(Objective) Copy out the final stretch of the listing: the line that contains "Viewed from the" and all lines after it, exactly as they appear.

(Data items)

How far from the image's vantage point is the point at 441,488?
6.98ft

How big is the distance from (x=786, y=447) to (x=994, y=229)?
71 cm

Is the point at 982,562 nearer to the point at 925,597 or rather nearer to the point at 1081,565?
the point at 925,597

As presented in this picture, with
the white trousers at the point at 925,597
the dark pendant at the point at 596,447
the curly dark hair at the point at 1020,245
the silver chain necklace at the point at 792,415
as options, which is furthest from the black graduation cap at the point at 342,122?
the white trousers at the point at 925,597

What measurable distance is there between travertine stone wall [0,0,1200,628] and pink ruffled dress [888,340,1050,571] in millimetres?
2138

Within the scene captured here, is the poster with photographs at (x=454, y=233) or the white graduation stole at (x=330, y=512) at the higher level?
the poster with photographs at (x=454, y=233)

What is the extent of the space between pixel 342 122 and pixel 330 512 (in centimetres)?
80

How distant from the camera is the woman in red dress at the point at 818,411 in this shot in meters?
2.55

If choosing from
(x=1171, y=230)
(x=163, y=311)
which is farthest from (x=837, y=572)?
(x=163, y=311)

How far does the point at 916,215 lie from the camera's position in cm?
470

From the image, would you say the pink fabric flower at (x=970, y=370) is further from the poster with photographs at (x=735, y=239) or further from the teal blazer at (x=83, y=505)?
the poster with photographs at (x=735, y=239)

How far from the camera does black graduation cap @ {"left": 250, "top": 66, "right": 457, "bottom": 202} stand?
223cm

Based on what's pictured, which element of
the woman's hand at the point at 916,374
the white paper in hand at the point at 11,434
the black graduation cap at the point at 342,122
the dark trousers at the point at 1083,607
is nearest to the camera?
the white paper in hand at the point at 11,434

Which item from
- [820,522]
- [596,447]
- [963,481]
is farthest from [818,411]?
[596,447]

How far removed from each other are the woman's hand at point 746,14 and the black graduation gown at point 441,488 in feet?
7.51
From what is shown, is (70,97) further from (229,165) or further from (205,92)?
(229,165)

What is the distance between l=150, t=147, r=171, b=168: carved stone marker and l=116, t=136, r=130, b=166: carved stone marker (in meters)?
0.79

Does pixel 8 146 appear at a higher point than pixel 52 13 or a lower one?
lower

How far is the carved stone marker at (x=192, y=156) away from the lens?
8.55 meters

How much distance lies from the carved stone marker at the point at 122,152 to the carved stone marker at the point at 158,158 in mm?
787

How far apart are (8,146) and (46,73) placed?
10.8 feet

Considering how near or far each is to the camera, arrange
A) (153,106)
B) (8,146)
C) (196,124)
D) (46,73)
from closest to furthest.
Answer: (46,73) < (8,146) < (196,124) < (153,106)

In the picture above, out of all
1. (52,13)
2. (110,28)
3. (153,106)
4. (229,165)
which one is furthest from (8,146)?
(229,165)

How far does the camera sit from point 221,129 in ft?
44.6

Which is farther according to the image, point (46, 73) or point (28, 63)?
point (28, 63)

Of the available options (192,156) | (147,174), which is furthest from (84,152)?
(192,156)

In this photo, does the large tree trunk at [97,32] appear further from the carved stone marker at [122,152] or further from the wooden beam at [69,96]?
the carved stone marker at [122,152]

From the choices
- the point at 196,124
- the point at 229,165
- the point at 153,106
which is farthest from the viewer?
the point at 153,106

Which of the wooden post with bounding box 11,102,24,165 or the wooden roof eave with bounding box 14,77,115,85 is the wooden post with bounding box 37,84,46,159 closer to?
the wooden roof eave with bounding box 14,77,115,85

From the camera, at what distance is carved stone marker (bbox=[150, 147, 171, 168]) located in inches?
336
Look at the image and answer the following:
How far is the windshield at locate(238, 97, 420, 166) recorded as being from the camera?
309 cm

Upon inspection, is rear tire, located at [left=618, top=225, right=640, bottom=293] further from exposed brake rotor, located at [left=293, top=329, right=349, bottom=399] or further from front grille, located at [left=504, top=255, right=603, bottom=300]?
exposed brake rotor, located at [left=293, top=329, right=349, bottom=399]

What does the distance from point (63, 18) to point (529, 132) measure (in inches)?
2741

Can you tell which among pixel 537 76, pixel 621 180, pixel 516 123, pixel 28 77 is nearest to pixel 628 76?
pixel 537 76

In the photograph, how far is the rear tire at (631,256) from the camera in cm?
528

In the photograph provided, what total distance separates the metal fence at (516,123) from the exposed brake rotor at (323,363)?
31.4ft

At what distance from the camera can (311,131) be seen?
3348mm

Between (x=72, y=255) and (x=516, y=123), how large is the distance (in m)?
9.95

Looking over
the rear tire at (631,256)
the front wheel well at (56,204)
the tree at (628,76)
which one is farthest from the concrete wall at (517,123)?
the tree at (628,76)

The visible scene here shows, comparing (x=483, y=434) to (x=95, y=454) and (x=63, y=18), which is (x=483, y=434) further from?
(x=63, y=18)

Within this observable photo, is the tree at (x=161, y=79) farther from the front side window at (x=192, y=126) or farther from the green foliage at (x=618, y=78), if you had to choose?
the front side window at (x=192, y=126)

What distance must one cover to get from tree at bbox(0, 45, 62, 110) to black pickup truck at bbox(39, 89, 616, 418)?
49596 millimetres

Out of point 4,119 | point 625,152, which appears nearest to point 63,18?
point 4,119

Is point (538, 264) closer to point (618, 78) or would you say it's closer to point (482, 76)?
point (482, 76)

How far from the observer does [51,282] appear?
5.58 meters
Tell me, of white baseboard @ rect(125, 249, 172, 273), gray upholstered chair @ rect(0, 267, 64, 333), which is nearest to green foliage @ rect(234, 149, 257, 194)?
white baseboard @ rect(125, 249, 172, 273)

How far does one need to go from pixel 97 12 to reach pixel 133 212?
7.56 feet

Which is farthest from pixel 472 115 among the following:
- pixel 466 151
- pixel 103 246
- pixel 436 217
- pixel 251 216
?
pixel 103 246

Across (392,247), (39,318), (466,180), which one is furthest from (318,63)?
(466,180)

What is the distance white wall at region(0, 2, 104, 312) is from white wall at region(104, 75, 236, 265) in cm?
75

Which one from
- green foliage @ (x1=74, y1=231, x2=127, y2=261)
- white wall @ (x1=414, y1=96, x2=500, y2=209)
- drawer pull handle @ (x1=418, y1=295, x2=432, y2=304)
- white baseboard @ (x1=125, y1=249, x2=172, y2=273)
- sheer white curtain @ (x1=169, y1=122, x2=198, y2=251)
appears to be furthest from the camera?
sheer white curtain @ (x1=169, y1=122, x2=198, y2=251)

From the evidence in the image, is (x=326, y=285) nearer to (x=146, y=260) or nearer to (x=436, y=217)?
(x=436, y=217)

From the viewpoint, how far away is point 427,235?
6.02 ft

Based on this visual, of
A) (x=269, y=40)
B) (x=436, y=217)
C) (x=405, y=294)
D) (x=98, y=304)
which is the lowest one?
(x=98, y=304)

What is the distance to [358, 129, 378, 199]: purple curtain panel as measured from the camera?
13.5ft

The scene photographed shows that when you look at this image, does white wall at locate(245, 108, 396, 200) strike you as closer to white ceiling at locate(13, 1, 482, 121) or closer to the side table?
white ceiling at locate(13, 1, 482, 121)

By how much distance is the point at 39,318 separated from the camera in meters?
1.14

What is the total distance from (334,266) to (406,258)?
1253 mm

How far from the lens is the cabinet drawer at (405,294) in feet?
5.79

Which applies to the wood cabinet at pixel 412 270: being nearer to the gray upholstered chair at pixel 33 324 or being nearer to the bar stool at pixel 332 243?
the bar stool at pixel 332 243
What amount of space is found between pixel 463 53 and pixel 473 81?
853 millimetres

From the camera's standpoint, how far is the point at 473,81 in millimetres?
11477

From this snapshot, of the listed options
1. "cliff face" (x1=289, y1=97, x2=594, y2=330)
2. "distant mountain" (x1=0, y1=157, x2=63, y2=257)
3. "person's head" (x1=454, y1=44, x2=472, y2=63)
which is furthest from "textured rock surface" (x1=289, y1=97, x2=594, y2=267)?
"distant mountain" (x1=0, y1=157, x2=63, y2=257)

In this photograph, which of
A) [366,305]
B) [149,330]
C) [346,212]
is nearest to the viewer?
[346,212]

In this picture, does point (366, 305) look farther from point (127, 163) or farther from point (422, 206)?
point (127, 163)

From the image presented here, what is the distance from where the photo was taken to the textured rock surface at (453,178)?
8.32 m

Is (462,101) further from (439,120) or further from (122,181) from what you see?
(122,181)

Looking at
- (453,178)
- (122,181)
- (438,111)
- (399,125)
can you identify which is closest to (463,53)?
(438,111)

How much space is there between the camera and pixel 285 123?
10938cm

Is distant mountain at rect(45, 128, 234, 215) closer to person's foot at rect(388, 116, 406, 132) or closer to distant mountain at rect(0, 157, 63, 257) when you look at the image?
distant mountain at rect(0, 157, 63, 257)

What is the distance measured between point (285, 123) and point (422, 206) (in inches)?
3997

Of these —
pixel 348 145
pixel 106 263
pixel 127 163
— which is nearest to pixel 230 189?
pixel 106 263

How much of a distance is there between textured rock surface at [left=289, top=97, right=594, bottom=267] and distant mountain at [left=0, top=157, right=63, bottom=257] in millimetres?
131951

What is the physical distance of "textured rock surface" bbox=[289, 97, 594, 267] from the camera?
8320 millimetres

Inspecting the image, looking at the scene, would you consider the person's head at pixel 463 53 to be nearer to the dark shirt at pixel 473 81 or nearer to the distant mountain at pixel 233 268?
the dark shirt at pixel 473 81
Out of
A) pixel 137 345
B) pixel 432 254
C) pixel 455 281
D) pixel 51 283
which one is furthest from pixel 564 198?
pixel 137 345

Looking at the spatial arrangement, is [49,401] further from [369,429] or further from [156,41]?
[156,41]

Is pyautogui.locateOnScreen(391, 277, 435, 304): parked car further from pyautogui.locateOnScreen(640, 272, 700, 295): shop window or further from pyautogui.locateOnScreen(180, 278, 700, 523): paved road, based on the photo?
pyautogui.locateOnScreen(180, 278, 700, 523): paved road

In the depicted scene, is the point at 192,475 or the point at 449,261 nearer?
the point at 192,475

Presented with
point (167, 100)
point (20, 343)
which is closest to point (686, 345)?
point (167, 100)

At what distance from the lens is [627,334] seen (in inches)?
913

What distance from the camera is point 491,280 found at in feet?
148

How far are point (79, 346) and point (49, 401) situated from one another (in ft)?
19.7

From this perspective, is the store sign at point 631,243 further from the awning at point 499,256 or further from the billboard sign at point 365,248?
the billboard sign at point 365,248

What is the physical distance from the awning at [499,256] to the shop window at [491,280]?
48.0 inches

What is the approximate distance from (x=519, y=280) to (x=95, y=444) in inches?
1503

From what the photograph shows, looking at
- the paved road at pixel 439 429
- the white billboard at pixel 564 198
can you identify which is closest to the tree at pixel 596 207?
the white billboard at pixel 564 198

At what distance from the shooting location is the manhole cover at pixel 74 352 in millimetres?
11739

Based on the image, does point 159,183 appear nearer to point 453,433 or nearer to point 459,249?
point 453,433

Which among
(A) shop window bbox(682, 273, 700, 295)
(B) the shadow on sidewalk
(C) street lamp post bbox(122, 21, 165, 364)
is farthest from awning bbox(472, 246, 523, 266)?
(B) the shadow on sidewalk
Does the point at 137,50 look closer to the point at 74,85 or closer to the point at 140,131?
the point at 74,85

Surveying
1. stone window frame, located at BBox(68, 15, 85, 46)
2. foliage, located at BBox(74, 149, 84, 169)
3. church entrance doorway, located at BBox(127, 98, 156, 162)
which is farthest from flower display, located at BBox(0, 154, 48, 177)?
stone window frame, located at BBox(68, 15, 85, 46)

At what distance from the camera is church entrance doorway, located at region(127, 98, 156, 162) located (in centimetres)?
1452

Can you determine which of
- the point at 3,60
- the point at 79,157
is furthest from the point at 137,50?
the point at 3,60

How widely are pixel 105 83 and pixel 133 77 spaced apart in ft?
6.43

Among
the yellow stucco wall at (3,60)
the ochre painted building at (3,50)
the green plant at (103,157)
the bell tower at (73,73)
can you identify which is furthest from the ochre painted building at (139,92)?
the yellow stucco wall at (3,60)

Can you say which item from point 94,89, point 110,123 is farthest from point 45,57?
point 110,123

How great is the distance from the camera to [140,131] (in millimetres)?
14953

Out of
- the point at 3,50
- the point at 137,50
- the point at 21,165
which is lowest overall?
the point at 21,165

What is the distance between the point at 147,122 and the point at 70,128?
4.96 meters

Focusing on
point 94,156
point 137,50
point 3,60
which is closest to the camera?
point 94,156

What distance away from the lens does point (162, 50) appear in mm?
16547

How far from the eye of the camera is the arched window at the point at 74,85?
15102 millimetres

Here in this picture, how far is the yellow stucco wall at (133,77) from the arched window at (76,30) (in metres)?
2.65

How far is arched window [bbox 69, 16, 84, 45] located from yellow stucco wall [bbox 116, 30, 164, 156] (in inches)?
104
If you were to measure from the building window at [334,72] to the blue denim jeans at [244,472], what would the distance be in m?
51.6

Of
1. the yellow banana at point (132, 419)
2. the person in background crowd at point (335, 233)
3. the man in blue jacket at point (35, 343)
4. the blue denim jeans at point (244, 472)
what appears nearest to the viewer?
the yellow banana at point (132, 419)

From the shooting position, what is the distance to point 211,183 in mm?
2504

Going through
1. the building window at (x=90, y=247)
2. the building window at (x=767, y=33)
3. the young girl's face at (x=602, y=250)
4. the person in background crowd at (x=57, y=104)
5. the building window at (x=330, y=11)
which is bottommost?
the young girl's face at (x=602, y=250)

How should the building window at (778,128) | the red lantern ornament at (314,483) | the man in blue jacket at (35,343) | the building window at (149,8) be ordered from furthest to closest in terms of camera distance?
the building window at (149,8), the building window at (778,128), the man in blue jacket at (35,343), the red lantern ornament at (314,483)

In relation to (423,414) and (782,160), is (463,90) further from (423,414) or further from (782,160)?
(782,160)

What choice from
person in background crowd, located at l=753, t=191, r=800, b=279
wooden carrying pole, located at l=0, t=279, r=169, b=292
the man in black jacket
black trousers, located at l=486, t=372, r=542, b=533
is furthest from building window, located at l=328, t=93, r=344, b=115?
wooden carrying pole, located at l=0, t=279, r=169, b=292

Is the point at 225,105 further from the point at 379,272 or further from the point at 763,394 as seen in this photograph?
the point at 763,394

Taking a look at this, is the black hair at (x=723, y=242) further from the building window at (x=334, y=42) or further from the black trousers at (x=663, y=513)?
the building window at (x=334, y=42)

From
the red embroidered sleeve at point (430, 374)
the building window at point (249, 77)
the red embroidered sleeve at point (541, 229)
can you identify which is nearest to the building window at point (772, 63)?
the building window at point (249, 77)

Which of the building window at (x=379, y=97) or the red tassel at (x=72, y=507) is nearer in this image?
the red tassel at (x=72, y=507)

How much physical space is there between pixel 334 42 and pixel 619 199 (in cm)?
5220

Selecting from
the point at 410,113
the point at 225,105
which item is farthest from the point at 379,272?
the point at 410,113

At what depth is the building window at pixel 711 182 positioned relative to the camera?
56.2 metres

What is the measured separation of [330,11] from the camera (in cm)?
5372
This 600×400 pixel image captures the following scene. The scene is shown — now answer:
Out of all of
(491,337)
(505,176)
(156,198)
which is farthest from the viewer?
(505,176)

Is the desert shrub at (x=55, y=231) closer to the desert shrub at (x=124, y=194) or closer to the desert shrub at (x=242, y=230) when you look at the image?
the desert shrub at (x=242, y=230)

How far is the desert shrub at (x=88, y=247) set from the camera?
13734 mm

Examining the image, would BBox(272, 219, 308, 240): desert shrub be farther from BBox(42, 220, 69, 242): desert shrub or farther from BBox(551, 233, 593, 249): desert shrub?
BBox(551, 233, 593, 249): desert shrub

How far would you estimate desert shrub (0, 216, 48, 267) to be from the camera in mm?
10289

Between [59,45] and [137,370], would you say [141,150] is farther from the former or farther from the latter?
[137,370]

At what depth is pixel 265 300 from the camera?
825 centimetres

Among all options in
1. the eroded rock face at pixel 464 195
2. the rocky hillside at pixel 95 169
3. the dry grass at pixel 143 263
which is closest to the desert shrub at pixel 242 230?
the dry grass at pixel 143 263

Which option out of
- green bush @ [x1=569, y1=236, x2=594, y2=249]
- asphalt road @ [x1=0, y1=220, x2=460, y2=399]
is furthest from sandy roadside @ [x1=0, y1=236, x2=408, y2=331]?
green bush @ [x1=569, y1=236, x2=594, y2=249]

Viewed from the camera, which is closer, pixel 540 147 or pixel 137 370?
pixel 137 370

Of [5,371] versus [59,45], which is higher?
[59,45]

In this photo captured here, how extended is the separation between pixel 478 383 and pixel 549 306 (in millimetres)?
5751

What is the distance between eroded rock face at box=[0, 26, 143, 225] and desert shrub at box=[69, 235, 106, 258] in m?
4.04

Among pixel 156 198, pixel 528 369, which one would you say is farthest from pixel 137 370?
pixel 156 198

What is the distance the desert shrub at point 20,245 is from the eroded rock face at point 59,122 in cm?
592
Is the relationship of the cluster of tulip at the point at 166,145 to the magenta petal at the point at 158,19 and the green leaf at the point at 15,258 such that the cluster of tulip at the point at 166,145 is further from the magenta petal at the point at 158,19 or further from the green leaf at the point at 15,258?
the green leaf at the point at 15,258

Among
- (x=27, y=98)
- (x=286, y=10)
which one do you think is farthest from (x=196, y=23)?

(Result below)
Viewed from the camera, which is closer, pixel 540 147 or pixel 137 370?
pixel 137 370

Of [5,371] versus [59,45], which is higher?
[59,45]

In this photo captured here, how extended is the separation between pixel 478 383 and pixel 549 306 (in millimetres)?
5751

What is the distance between eroded rock face at box=[0, 26, 143, 225] and desert shrub at box=[69, 235, 106, 258] in m?
4.04

Among pixel 156 198, pixel 528 369, which one would you say is farthest from pixel 137 370?
pixel 156 198

What is the distance the desert shrub at point 20,245 is from the eroded rock face at point 59,122 in cm?
592
Is the relationship of the cluster of tulip at the point at 166,145 to the magenta petal at the point at 158,19 and the green leaf at the point at 15,258 such that the cluster of tulip at the point at 166,145 is further from the magenta petal at the point at 158,19 or further from the green leaf at the point at 15,258?
the green leaf at the point at 15,258

Among
- (x=27, y=98)
- (x=286, y=10)
which one do you think is farthest from (x=196, y=23)?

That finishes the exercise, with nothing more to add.